Seeds InService (SIS) collaborators Melissa Potter and Maggie Puckett use the haptic processes of bookmaking as spaces for alternative distribution, consciousness-raising, and public protest. These tactics are evident in the history of artists' books, which range from Soviet sazmidat, a form of hand-copied banned books, to Riot Grrrl zines created for public readings and installations.

For the 2017 Women’s March in Chicago, SIS created easy-to-carry-and-fold protest sign books by gluing hand-painted posters together as single-folio signatures. This unique format provided a platform for contemporary intersectional activism and mirrored the challenges faced by women’s march leaders to consider the interconnectivity of all oppressions in an evolved 21st-century feminist debate.

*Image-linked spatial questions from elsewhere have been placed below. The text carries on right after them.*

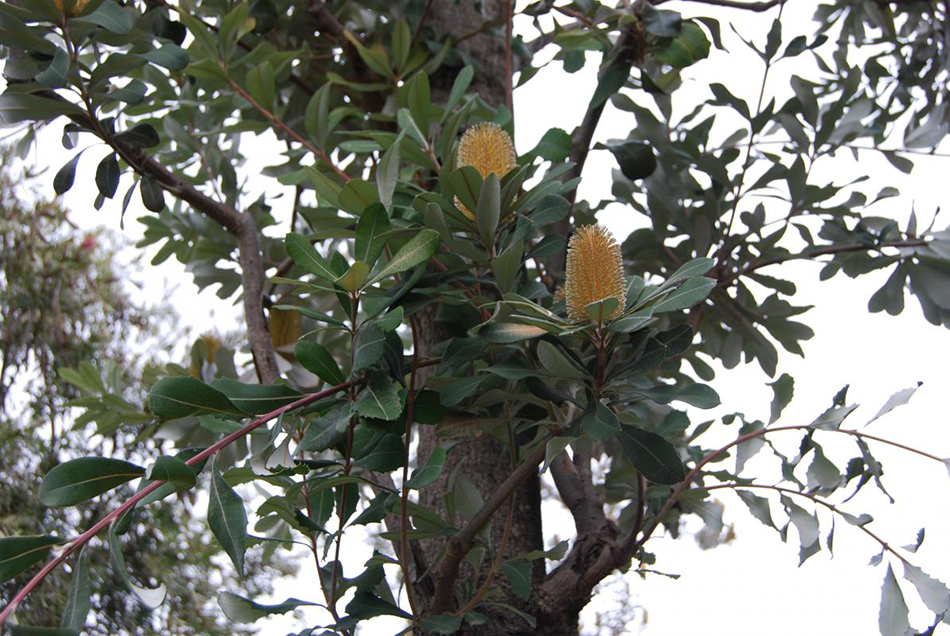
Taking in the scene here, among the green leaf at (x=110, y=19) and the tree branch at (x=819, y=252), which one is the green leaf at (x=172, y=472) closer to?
the green leaf at (x=110, y=19)

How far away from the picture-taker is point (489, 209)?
551mm

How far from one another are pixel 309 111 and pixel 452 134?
200 millimetres

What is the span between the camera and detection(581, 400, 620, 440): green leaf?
0.47 metres

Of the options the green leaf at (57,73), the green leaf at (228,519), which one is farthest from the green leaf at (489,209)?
the green leaf at (57,73)

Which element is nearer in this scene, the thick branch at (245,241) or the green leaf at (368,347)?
the green leaf at (368,347)

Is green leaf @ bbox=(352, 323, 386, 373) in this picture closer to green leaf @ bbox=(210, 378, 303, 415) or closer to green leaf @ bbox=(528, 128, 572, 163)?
green leaf @ bbox=(210, 378, 303, 415)

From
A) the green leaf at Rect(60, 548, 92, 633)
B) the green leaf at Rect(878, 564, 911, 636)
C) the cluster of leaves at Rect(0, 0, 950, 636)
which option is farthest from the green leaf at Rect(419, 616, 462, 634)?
the green leaf at Rect(878, 564, 911, 636)

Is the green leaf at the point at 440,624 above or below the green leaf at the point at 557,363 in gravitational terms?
below

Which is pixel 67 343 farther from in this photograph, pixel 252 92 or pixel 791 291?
pixel 791 291

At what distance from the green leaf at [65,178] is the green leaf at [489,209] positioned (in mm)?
357

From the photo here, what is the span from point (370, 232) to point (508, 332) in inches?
4.4

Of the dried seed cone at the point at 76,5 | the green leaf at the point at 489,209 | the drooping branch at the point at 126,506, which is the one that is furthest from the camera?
the dried seed cone at the point at 76,5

Through the pages of their large-scale books, SIS displayed more than 15 different messages of resistance when they demonstrated with more than 250,000 marchers in Chicago’s South Loop earlier this year. Like millions of protesters worldwide, SIS is using artistic expression as a tool for urgent political activism and as a tactic for coalition-building.

Maggie Puckett, The Swamp Overfloweth

Image courtesy of the artists

About the Artists

Melissa Potter is a multimedia artist, curator, and writer interested in gender rituals, feminism, and women's craft culture. Her works have been shown at venues and festivals including White Columns, Bronx Museum of the Arts, and the Reeling LGBT Film Festival. She is a three-time Fulbright recipient to Serbia and Bosnia and Herzegovina and has received other awards including the Soros Fund for Arts and Culture, ArtsLink, and the MAKER Grant. She has curated exhibitions including Social Paper: Hand Papermaking in the Context of Socially Engaged Art with Jessica Cochran, and Revolution at Point Zero: Feminist Social Practice with Neysa Page-Lieberman. Her critical essays have been printed in BOMB, Art Papers, Flash Art, Metropolis M, Hand Papermaking, and AfterImage, among others. She is currently an associate professor at Columbia College Chicago.

Maggie Puckett critiques environmental and social injustices through artist's books, maps, and sculptures crafted from handmade paper. Each growing season she curates gardens around ecofeminist themes, harvesting the fiber and dye plants to process into raw art materials for her practice. Her work translates complex ecological and historical processes into accessible, physical objects, often collaborating directly with nature and community organizations. She is the corecipient of a 2016 MAKER Grant for Seeds InService, a radical papermaking collaboration with artist Melissa Potter. Her work is in the collections of Dartmouth College, Occidental College, Savannah College of Art and Design, Smith College Museum of Art, St. Ambrose University, and UC Santa Barbara. She holds an MFA from Columbia College Chicago in interdisciplinary book and paper arts and a BS in studio art from New York University.